Mais tarde, confirmei que a espécie é, de facto, inofensiva e que não há registo de algum animal destes alguma vez ter atacado uma pessoa na água. Os animais querem mais é que os deixem em paz.
Mas a tripulação não lhes estava a achar graça. Já tinham partido algumas linhas e comido iscos, chumbos e tudo o que lhes aparecesse no caminho. Então decidiram tentar pescar um. Arranjaram um cordel mais grosso que as linhas de pesca normais e também um anzol mais forte, a que prenderam uma cabeça cortada de uma das muitas cavalas que tinham sido pescadas.
À primeira tentativa falharam – o peixe comeu o isco mas não ficou preso. A segunda tentativa foi ensaiada pelo mestre, que supostamente tinha mais experiência. E, comprovou-se, porque foram bem-sucedidos, com um pequeno contratempo – o animal foi içado para bordo e esperneava, barbataneava, rabeava e dava cabeçadas por todo o lado. Filmei tudo e já revi. O mestre, entendido no assunto, tentou pegar-lhe pela cauda, mas o animal foi mais esperto – num golpe de rins muito contorcionista, conseguiu morder-lhe o braço de tal forma, que ainda hoje lá deve ter os dentes marcados, apesar de serem relativamente pequenos. Mas antes de ir à enfermaria, o mestre ainda teve tempo e força para o apanhar definitivamente e dar o golpe fatal.
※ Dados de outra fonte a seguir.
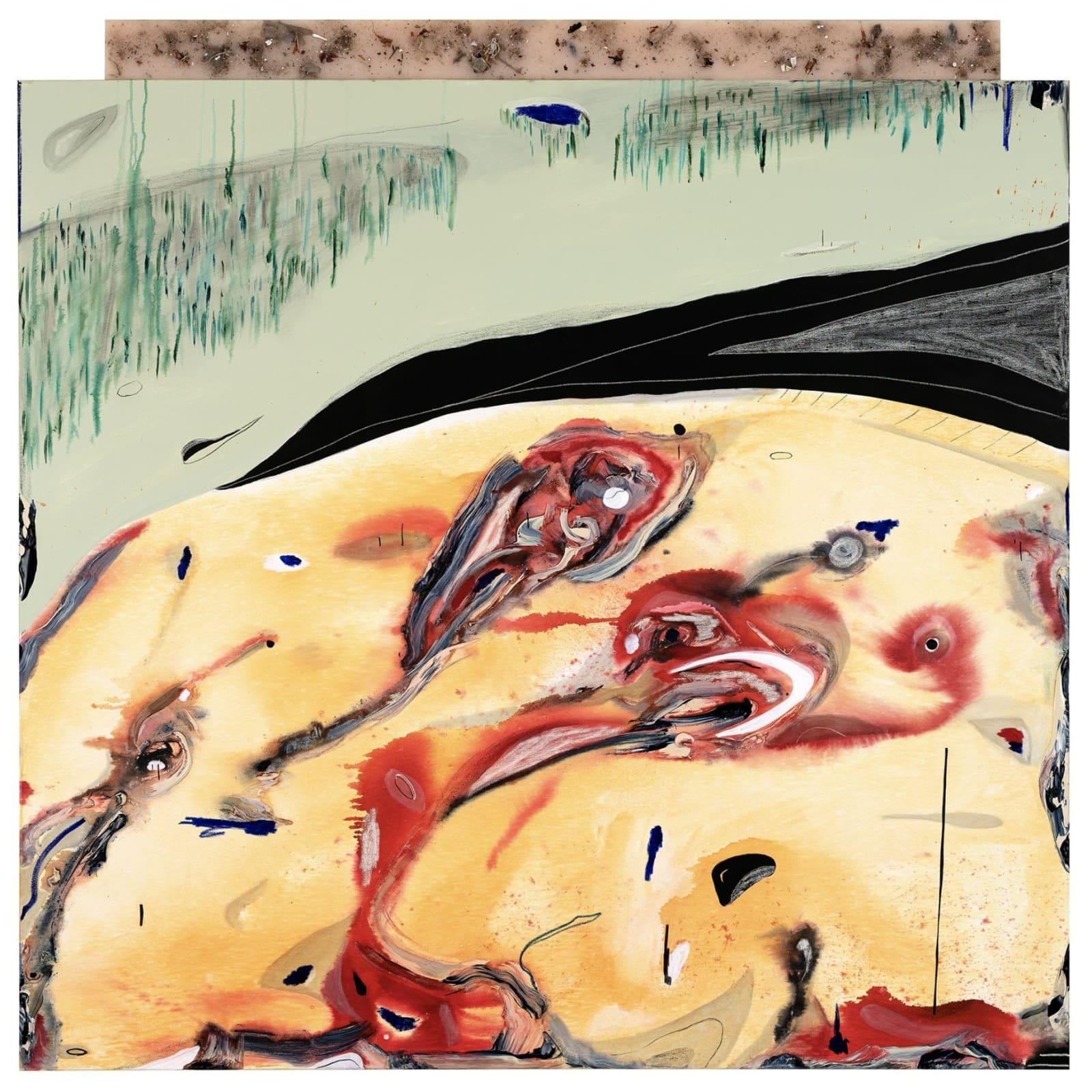 Imaginary Landscape, 2019, mixed media, 75 x 68 inches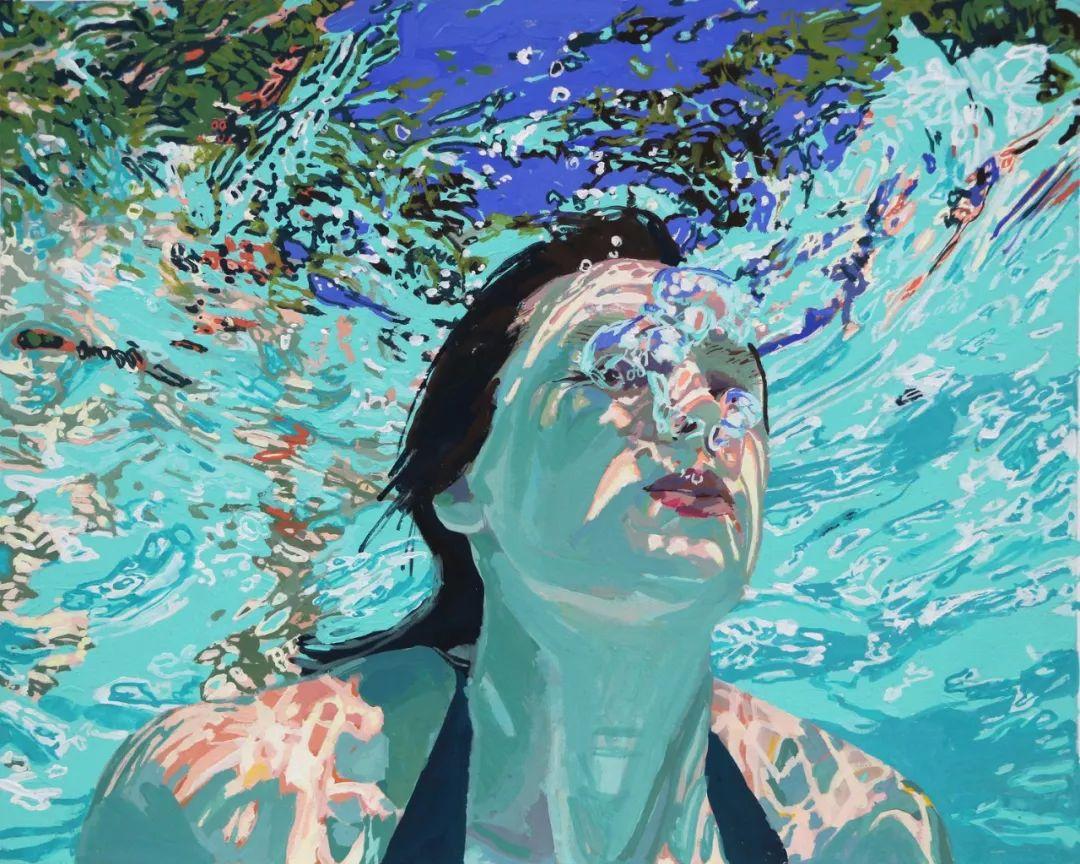 她十四年如一日,只为捕捉水流背面暗涌的光芒插图35
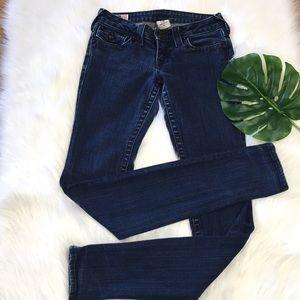 True religion Julie skinny jeans size 27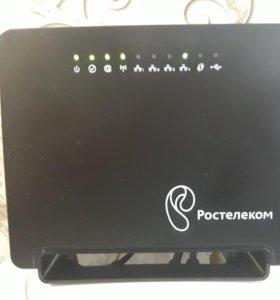 Роутер WI-FI,TV приставка и пульт.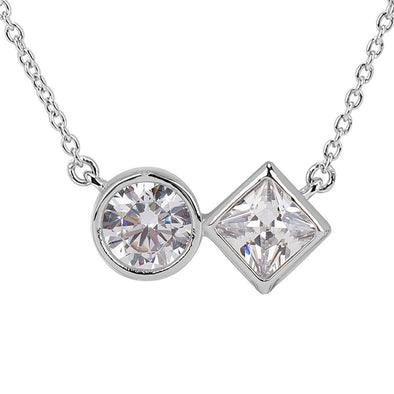 Mixed CZ Necklace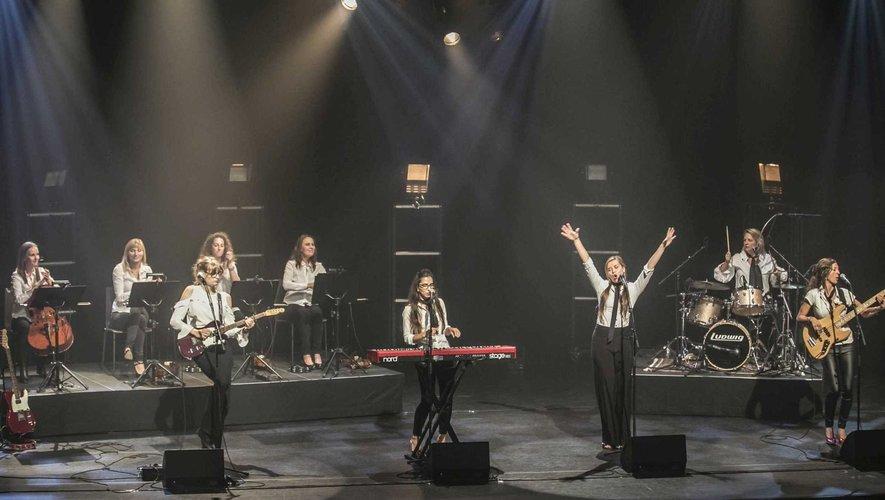 Le groupe « Beatles bi Girls » sera l'événement de la soirée.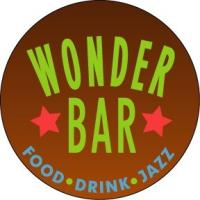 Wonder Bar Logo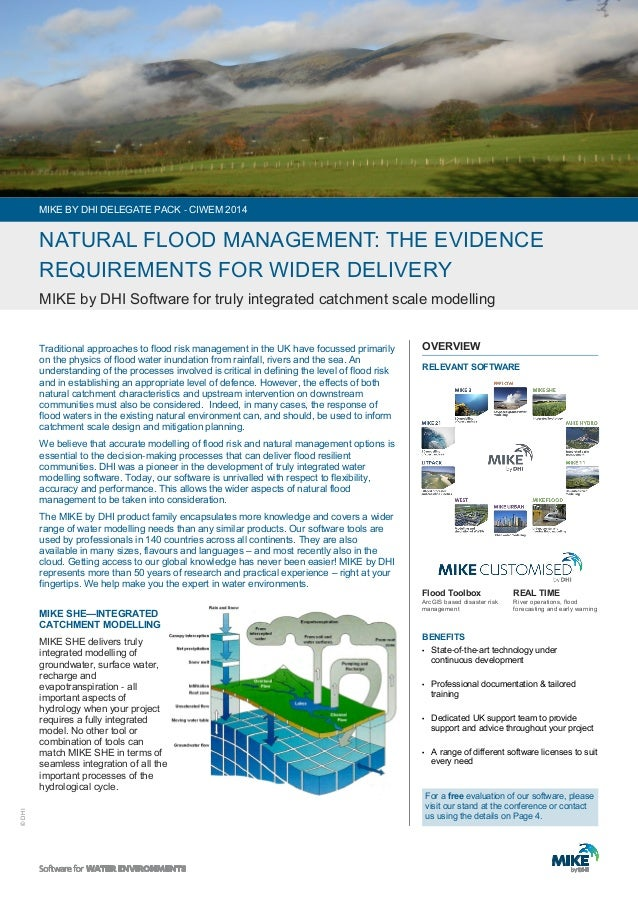 © DHI  Traditional approaches to flood risk management in the UK have focussed primarily  on the physics of flood water in...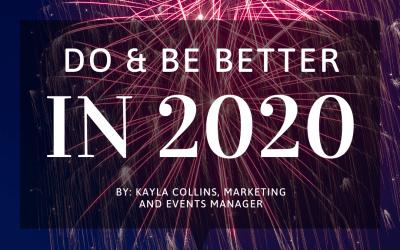 Do & Be Better in 2020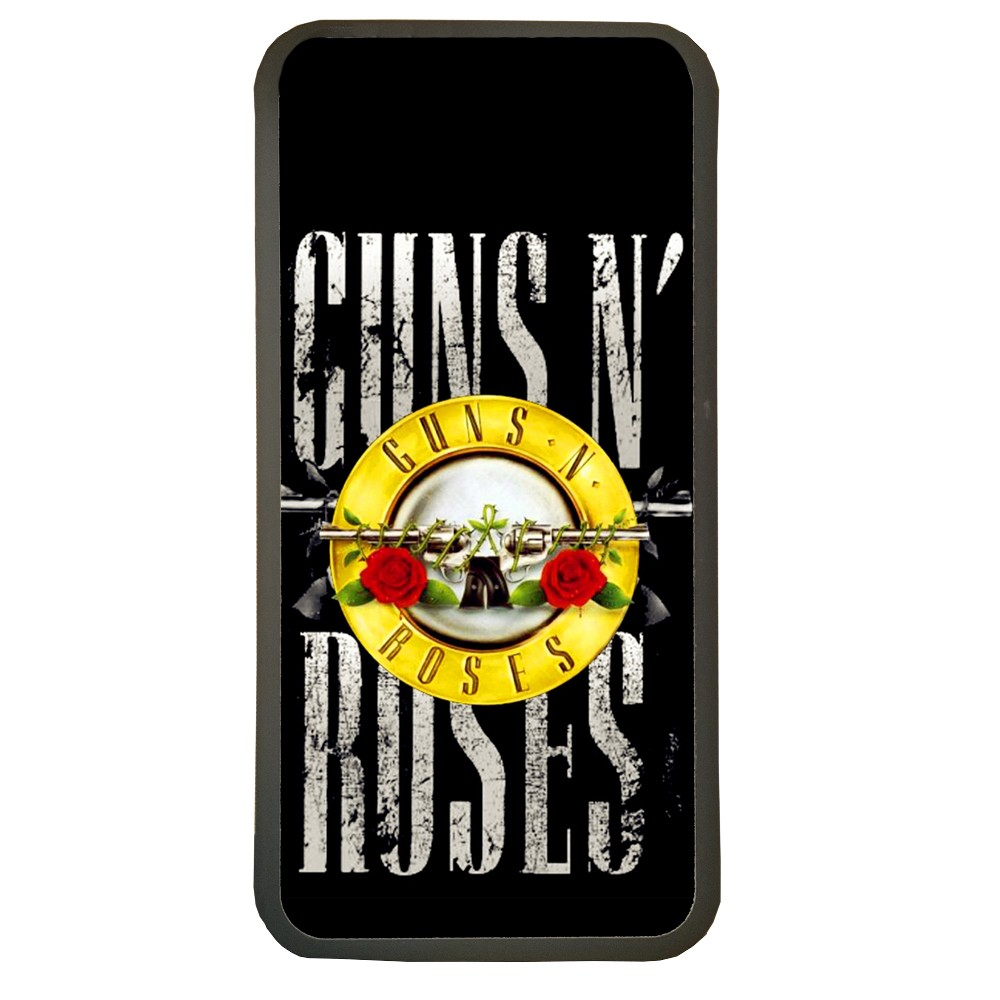 Carcasas de movil fundas de moviles de TPU compatible con Iphone 5 5s guns n roses musica grupo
A pesca desportiva a que a maioria dos instruendos e da tripulação se tinha dedicado resultou em quatro caixas de peixe fresco. Para além da caneja que, já arranjada e pronta para consumo por especialista, ocupava exclusivamente uma das caixas, havia (salvo erro) por ordem decrescente de quantidade, cavalas, salmonetes, fanecas, besugos, sargos e ruivos.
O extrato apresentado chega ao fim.